Text excerpt:

####################

The Challenge of Climate Disasters - From delivering aid to ending need

Report
from World Vision
Published on 29 Aug 2016 View Original

In the wake of El Niño

We are living in the most unusually warm period in history and this is taking a huge toll on the world’s most vulnerable. 2015 was the hottest year on record and 2016 looks set to be even hotter.
As this year’s El Niño in the Pacific lurches towards becoming a La Nina1 , the run of record temperatures looks set to be broken again. But in some ways, this year is not unique. It has become widely acknowledged among the development community that weather-related disasters are the ‘new normal’.

Over the last twenty years, 90 percent of disasters have been caused by floods, storms, heatwaves and other weather related events. Over this period, weather-related disasters claimed 606,000 lives, an average of some 30,000 per annum, with an additional 4.1 billion people injured, left homeless or in need of emergency assistance.2 60 million people are in need of immediate humanitarian assistance due to El Niño.3 More than 26 million children are at risk from hunger, disease and lack of water in Africa alone.4 On a continent where 70 percent of the population is dependent upon agriculture,5 El Niño is having catastrophic consequences. Economic losses due to disasters can be 20 times greater (as a percentage of GDP) in developing countries compared to developed countries.

World Vision’s Response

A dollar invested in resilience, disaster risk reduction and early action can save around four dollars in emergency relief. Funding needs to support these kinds of programmes as well as humanitarian relief. It also needs to be multi-year and flexible – at least ten percent of development finance needs to be made available to manage climate risks.

####################

(Stored data)

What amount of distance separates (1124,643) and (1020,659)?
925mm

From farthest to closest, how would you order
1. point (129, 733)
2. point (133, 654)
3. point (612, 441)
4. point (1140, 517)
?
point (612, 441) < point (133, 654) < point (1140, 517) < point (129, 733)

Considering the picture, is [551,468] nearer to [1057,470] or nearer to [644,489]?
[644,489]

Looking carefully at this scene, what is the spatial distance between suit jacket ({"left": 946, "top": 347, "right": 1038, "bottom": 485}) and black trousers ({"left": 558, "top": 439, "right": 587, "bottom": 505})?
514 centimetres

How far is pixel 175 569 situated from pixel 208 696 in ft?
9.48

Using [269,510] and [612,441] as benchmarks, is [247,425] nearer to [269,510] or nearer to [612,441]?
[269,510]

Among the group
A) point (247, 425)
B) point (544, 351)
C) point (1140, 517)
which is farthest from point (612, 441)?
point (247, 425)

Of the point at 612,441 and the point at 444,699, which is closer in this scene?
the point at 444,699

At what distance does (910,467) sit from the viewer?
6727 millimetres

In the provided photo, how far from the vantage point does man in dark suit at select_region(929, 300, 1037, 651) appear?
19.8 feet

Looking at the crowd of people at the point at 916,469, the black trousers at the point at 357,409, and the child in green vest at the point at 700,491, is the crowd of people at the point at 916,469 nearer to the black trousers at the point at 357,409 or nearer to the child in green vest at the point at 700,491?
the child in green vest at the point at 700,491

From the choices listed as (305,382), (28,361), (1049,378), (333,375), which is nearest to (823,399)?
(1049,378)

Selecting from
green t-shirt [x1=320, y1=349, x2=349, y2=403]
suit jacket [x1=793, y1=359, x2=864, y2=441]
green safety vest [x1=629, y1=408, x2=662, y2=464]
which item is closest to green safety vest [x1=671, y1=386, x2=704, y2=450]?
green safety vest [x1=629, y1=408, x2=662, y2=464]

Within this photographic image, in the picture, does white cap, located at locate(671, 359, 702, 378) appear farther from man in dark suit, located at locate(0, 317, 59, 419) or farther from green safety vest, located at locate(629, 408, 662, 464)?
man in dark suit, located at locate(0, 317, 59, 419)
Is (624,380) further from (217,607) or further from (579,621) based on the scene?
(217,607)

####################

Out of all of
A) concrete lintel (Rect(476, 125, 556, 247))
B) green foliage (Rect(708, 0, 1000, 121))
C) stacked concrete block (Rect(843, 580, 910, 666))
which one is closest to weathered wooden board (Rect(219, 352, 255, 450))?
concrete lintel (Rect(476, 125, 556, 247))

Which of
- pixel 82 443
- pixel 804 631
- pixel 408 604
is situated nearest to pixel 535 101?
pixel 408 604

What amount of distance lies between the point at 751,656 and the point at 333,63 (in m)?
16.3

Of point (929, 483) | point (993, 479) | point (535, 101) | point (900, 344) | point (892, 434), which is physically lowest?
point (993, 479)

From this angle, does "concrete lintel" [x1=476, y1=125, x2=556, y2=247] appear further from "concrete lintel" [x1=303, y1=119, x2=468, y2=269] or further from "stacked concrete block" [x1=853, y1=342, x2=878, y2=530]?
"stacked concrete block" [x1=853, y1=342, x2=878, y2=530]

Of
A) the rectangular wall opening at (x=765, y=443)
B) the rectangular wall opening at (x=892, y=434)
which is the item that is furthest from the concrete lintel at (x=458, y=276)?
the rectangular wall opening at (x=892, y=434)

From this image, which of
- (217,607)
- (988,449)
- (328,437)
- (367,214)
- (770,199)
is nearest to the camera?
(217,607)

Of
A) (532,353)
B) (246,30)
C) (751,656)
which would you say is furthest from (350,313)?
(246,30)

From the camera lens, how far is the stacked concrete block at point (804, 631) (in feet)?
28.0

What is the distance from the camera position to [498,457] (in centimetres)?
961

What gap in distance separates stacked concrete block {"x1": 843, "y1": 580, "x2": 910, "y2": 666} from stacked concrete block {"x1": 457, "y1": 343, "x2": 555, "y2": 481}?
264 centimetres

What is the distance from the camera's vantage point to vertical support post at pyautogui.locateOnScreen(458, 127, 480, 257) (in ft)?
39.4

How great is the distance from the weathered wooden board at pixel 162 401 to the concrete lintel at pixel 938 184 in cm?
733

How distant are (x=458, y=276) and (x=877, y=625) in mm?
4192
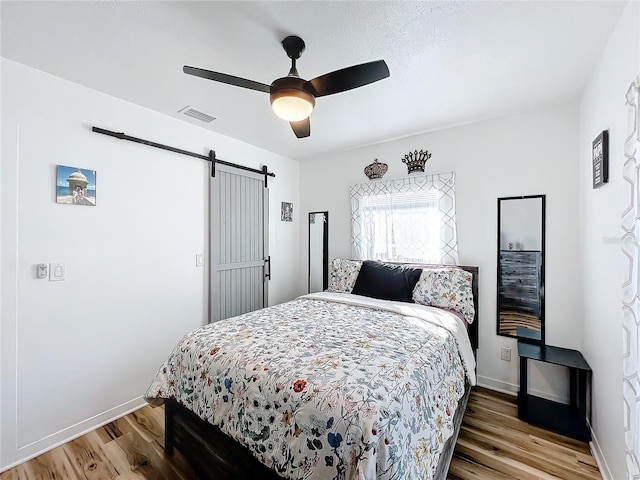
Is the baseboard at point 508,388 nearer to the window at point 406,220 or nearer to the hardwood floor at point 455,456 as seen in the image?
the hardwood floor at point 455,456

####################

Work request 1: Using the climate disasters report, explain in one to three sentences why El Niño is having catastrophic consequences in Africa.
Work request 2: Repeat the part of the climate disasters report starting at "As this year’s" and ending at "the ‘new normal’.".
These rows come from a source separate from the climate disasters report.

Problem solution 1: The report links El Niño's catastrophic consequences in Africa to the fact that 70 percent of the continent's population depends on agriculture.

Problem solution 2:
As this year’s El Niño in the Pacific lurches towards becoming a La Nina1 , the run of record temperatures looks set to be broken again. But in some ways, this year is not unique. It has become widely acknowledged among the development community that weather-related disasters are the ‘new normal’.